= Brano da leggere =
"""
Imperio e forze/ Abuserà chiunque avralle.1 Chi gode di “imperio e forze” finirà per abusarne, dice Leopardi. Nei tempi digitali la teoria delle élite, che Leopardi così ben enunciava, si dimostra validissima. Una ristretta cerchia di persone concentra nelle proprie mani la maggior quantità di risorse esistenti - ricchezza, potere, autorità, onori- e impone al popolo il proprio dominio.

Con una particolarità. Si afferma il ruolo dominante dei tecnici costruttori e sorveglianti e utenti privilegiati di macchine digitali. Una vasta famiglia accomunata dagli stessi interessi abbraccia computer scientist accademici e venditori di gadget elettronici . A tutti giova la celebrazione della magnificenza di tutto ciò che può esser detto 'digitale'.

Alla famiglia professionale dei tecnici si possono in fondo annettere gli stessi scienziati. Gli scienziati infatti svolgono il loro lavoro tramite macchine digitali; tendono a considerare la natura stessa ed ogni organismo vivente come macchine digitali; sempre meno si dedicano a indagini e sempre più si dedicano a costruire macchine; sempre più considerano -come i tecnici- la loro ricerca finalizzata ad obiettivi di profitto immediato.

I tecnici sono allo stesso tempo l’avanguardia e il collante dell’élite. I tecnici forniscono infatti gli strumenti ormai indispensabili ad ogni componente dell'élite: basta pensare all'industria e alla finanza. E soprattutto i tecnici progettano e forniscono gli strumenti di governo: controllo sociale, gestione del consenso e costruzione della pubblica opinione; edificazione di mondi nei quali i cittadini sono ridotti a utenti di servizi progettati e definiti dalle élite.
"""
= Dati dei compiti =
"""
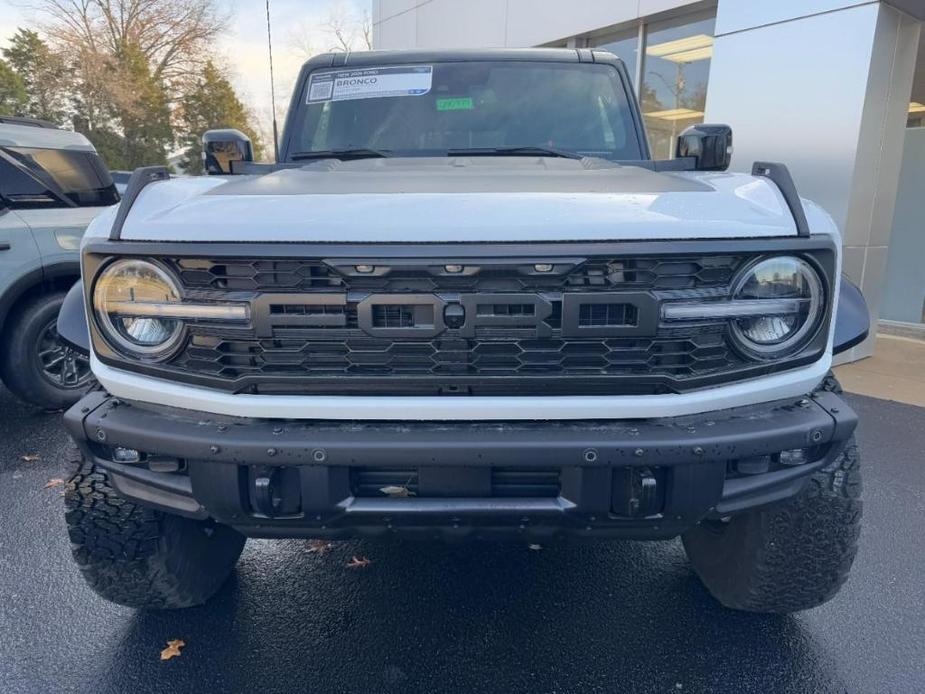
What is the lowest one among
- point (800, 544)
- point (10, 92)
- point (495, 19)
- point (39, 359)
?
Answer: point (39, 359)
"""
"""
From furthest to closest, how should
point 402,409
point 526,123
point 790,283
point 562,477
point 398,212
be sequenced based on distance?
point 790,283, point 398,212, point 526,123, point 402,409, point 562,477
"""
= Compiti da svolgere =
(1) Ricopia fedelmente le righe dei dati, cominciando da quella che contiene "What is the lowest one among" e finendo con quella che contiene "Answer: point (39, 359)", entrambe comprese.
(2) Prosegui il brano sul potere dei tecnici nell'élite digitale dopo la sua ultima frase.

= Le risposte =
(1)
What is the lowest one among
- point (800, 544)
- point (10, 92)
- point (495, 19)
- point (39, 359)
?
Answer: point (39, 359)

(2)
A disporre di “imperio e forze”, e a finire fatalmente per abusarne, sono oggi i tecnici digitali. Ogni componente dell'élite è così costretta ad una sudditanza, o ad una trasformazione: dipendere dai tecnici digitali, o diventare in prima persona tecnici digitali. Sul piano politico, questa situazione apre la strada alla tecnocrazia.

Forti del dominio delle piattaforme digitali, i tecnici impongono la loro autorità ai governanti - fino ad apparire, agli occhi di ognuno, i governanti più adeguati.

Ed allo stesso tempo, la presenza di sempre più efficaci tecnologie di controllo e di sorveglianza costituisce una deriva che sposta pericolosamente le democrazie occidentali verso 'democrature', ed impone agli occhi di ogni cittadino del pianeta un possibile -già presente- futuro: il regime tecnopolitico cinese.

La possibilità di sostituire

L'imperio e le forze in mano ai tecnici digitali portano con sé una conseguenza precisa: la possibilità di comprimere a piacere il più basilare diritto di ogni cittadino: il diritto al lavoro.

Possiamo osservare due trend. Il primo: esseri umani e macchine sono sempre più strettamente interconnessi, sempre più indissolubilmente interfacciati. Il secondo: ogni lavoro svolto dagli esseri umani può -o potrà- essere sostituito dal lavoro svolto da una macchina.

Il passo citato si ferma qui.